━━ PASSAGE GIVEN ━━

This particular debate seems to have attracted quite a lot of interest, for reasons I suppose are obvious enough. The latest guest contribution is from Brian Angliss, a good friend of mine who lives in Northglenn, Colorado.

I have some serious concerns regarding the WTC memorial, and whether or not it is even possible to create a proper memorial to those who died. I don't say this to imply that we shouldn't try, but rather to express that it simply may not be possible to do. How can we create a memorial which honors the past while looking to the future, especially if, as Dr. Smith says, September 11, 2001 will be seen as the transition between the postmodern ideal and some later and as yet undefined grand philosophy? The difficulty is compounded by the fact that I'm not convinced that we can yet determine what the next philosophy will be.

Professor Turner has produced an intriguing proposal, where two towering monuments, joined together by a Gothic arch, are capped with a large garden and which contain the very offices of industry and commerce that New York commercial developers are clamoring for. Such a grand, centralized architectural statement can't help but be monolithic and Modernistic, even if there are nonlinear and organic elements to it. On the other hand, I can't help but sympathize with the desire to replace an iconic construction such as the WTC with a truly iconic memorial. Unfortunately, iconic buildings are, to my understanding at least, definitionally Modernistic.

Could the WTC be constructed along a Postmodernist or distributed ideal instead? Memorials are only effective if they psychologically invoke the events they are memorializing, and I find it difficult to imagine a fragmented, decentralized memorial where the events of 9/11 are so tightly localized to the WTC, the Pentagon, and a field in Pennsylvania. Attempting to decentralize a memorial from these three locations would be rightly construed as an attempt to co-opt the memories of the dead and the emotions of the living well beyond those areas most directly affected.

And yet, 9/11 did truly affect the entire country. No localized memorial can properly illustrate how much the entire country was affected, no matter how grand or humble it may ultimately be. Similarly, no distributed memorial, no matter how widely dispersed, can properly demonstrate the trauma felt by those physically or mentally closest to the attacks. Replacing one grand, symbolic Big Target with another cannot address the needs of those around the nation and around the world any more than placing "United We Stand" bumper-stickers on our cars and trucks can address the real needs of the nation for some place, some memorial, to visit and grieve at.

━━━
━━ DATASET CONTENT ━━

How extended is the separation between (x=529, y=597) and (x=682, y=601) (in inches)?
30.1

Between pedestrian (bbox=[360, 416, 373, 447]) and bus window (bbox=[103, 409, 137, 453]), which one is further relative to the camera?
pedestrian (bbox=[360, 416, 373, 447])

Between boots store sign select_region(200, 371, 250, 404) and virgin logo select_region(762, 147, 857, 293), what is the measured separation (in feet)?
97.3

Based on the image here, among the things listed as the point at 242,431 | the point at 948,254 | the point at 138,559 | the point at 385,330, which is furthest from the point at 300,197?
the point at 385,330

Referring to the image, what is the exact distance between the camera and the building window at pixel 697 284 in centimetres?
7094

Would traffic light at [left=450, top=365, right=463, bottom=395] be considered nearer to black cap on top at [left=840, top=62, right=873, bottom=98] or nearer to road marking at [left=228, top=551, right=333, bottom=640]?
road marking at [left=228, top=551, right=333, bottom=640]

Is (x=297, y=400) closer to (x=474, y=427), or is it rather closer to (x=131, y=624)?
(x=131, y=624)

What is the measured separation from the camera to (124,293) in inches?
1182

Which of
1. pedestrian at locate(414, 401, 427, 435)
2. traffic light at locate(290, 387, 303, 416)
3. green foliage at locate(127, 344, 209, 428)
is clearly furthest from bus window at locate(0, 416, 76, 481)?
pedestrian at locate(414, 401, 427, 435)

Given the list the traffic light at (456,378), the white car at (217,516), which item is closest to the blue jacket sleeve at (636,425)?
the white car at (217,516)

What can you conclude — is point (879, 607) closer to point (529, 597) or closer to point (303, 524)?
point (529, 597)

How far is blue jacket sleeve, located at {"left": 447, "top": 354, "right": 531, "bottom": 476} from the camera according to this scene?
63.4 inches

━━━
━━ DATASET CONTENT ━━

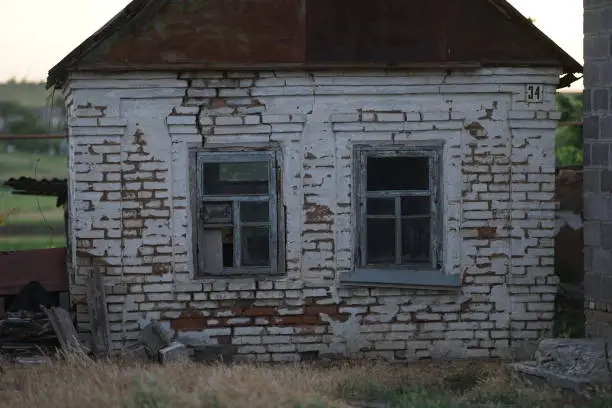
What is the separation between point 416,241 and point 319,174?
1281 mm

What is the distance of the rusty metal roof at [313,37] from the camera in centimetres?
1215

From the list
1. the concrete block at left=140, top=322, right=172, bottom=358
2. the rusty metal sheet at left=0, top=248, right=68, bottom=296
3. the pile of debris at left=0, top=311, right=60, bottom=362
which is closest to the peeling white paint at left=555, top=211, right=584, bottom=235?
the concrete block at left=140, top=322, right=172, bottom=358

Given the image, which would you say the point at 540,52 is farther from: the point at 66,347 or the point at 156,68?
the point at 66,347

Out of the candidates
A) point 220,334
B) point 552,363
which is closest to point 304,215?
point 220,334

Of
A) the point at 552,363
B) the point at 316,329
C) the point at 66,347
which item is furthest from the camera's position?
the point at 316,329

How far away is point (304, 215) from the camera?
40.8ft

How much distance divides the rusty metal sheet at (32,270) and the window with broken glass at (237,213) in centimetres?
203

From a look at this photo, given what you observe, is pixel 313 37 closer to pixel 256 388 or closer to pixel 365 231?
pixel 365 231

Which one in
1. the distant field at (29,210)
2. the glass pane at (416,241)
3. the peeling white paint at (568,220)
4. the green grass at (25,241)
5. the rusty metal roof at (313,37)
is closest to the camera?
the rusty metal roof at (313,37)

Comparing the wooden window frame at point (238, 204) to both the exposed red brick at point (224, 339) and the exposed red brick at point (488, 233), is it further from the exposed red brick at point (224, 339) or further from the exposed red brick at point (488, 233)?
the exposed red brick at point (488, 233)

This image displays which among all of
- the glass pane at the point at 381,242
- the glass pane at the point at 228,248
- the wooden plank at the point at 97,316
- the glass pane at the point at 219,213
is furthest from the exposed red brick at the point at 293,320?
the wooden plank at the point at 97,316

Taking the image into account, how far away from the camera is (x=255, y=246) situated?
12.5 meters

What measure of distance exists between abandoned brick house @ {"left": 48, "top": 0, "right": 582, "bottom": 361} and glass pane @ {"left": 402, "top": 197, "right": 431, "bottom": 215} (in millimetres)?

━━━

EXERCISES TO COMPLETE
**A.** In the WTC memorial essay, what caps the two towering monuments in Professor Turner's proposal?
**B.** From the WTC memorial essay, print the passage starting at "I have some" and ending at "philosophy will be.".

TASK ANSWERS
**A.** A large garden.

**B.**
I have some serious concerns regarding the WTC memorial, and whether or not it is even possible to create a proper memorial to those who died. I don't say this to imply that we shouldn't try, but rather to express that it simply may not be possible to do. How can we create a memorial which honors the past while looking to the future, especially if, as Dr. Smith says, September 11, 2001 will be seen as the transition between the postmodern ideal and some later and as yet undefined grand philosophy? The difficulty is compounded by the fact that I'm not convinced that we can yet determine what the next philosophy will be.